A great habit to get used to is that before you begin working on your project, first save it on your PC in the right format and use the shortcut Ctrl+S to save your work at any time during your work.Need to make sure your dataset is below 16MB which is normally around 250.000 Excel cells. This is a current limitation of Excel Ideas. In some cases, you can filter out some data and keep only the most valuable.
For example, if your dataset is arranged by date, keep the most recent dates only, make a copy of the data and run Excel Ideas over it.The cells in each category/column should be properly formatted to describe the value of the cell, this way Excel Ideas can do a better job at analysis.
If for example, you have cells with text formatted as dates or dates formatted as text, Excel ideas won't know they are dates.
Things to keep in mind when working with Excel Ideas
- Ideas can only discover a handful of distinct classes of insights. Trends such as increases, decrease or repeating patterns in the data and suggesting useful groupings for organizing our data.
- Depending on our data structure, we might get multiple results for the same insights.
- Usually, there's always more ideas that fit on the screen and the more useful are usually hidden, so it's worth going through the list and see them all.
- The ideas panel is not dynamic. If you edit your data OR select a different table to get insights on, you have to click the Ideas button to make new suggestions. That makes you leave the charts in the task panel while you look through underlying patterns that might explain what you are viewing.
Creating Pivot Tables from Ideas
Having Excel automatically creating PivotCharts from the suggestions is a big time saver.
Click the insert button on suggestions to put Pivot Chart on the spreadsheet so you can further analyze your data in more detail.
This creates a new spreadsheet tab showing the filtered data on the PivotChart Fields task pane so you can experiment with the fields and reveal new insights from your data.
Regular Chart in comparison to Pivot Charts doesn't use any color themes that apply to your spreadsheet instead they use the fairly accessible but simple palette that clearly highlights the single significant value. On the other hand, PivotTables do pick up your theme settings. Additionally, the chart titles are clear and descriptive and the chart follows a great data visualization method like for example showing data labels horizontally so they are simple to read or sort bars in descending order so you can see the full pattern even when you can't spot the specific value you are looking for.
Conclusion
Excel Ideas is considerably more helpful than the Recommended Charts tooltip because it saves us tremendous time and being more productive. Instead of charting all the data in our table, Ideas picks out the data for us and tells an interesting story out of it.

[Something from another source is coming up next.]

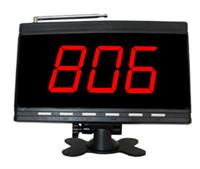Табло вызова iKnopka APE9500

It's really powerful in combination with pivot charts, unlocking a new and powerful way of using them. Recommended Charts can only make blank Pivot Charts, leaving you to do all the work of putting the right data categories in the right place.
Even with its downfalls, such as the limitation of the number of insights currently available and the formatting you might have to make for your data to fit for Excel Ideas, it's still a great way of quickly get important information out of your dataset. It also serves as an introduction function to some of the more powerful and advanced features in Excel. I encourage you to try the feature out since there is no better way of learning how tools operate than by seeing them used in action.